Written by | May 4, 2009

Topics: 6 Rating, Food, Morningstar Farms, Vegetarian

The most creative people in the world aren’t musicians, painters, writers or whoever invented the Slanket.

I think the most creative people are those who have to come up with food that’s supposed to trick people into thinking it’s another food. No, I’m not talking about the inventor of the Chicken McNugget. I’m talking about the proud men and women who have the imagination to come up with products like the Morningstar Farms Veggie Italian Sausage.

It takes talent to fake the three major food animals: cow, pig and chicken. And I think the folks at Morningstar Farms have done a decent job at it, because I’m a regular consumer of their bloodless fake meat products. Although my admiration for them is dwindling because I wrote several kind letters to the company requesting certain products, but they have yet to introduce a vegetarian turducken.

Unlike the Moroccan Rose Body Butter or the Japanese Cherry Blossom Puree Body Lotion you purchased from The Body Shop, animals were probably harmed while coming up with the Morningstar Farms Veggie Italian Sausage. If you think about it, in order to make meat-free Morningstar Farms products, meat must be consumed so that the mad scientists there know what to make their veggie-rrific products taste like.

The Morningstar Farms Veggie Italian Sausage can be prepared in three ways: on the grill, on the stove or in the microwave. Due to a court ordered mandate to stay away from matches and lighter fluid/hair spray, I could not try it on a grill.

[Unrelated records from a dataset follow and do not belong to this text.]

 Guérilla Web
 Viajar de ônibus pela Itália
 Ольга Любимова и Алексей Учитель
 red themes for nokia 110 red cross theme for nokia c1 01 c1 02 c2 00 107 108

Italian sausage is usually packed in a casing, but these veggie versions weren’t. Instead they were molded into a hot dog shape. If you heat one up on a stove, the outside of the sausage looks darker than the one from the microwave, which is in the photo above. While warming them up, the scent of the sausage’s spices filled my kitchen. The sausage’s flavor has a little spice to them and they somewhat remind me of Italian sausage, but its texture throws me off. Because there’s no casing, the sausage is extremely soft and has a tendency to crumble easily in my mouth.

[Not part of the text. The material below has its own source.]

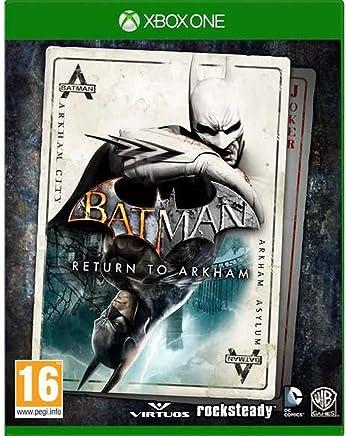 Jogo Warner Batman: Return to Arkham Combo Xbox One Blu-ray WG5302OC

It’s not bad for something that’s 100% vegetarian and it does have 66 percent less fat than traditional Italian sausage, so it’s good for someone looking to maintain their slim physique so that their Slanket is easily able to cover their entire body.

(Nutrition Facts – 1 link – 120 calories, 6 grams of fat, 0.5 grams of saturated fat, 0 grams of trans fat, 2.5 grams of polyunsaturated fat, 1 gram of monounsaturated fat, 0 milligrams of cholesterol, 350 milligrams of sodium, 125 milligrams of potassium, 7 grams of carbohydrates, 1 grams of fiber and 10 grams of protein.)

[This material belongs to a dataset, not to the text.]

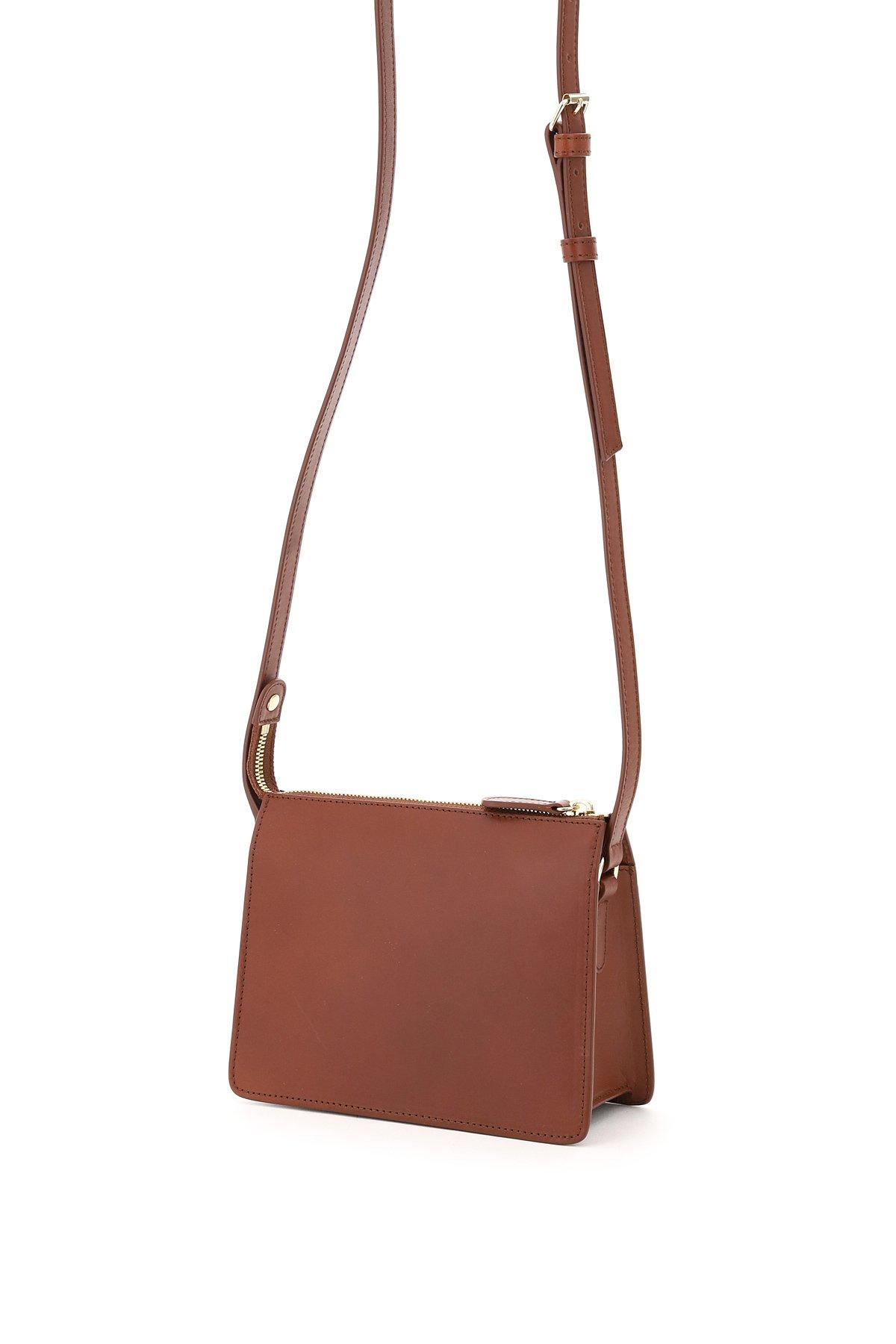 A.p.c. mini bag ella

Item: Morningstar Farms Veggie Italian Sausage
Price: $5.69
Size: 4 pack
Purchased at: Foodland
Rating: 6 out of 10
Pros: Decent spicy flavor. Somewhat reminds me of an Italian sausage. 100% vegetarian. Decent source of protein. 66 percent less fat than traditional Italian sausage. The Slanket.
Cons: Really soft texture. Only four per box. Being 100% vegetarian might turn some off. Regular hot dogs are significantly cheaper. No vegetarian turducken yet.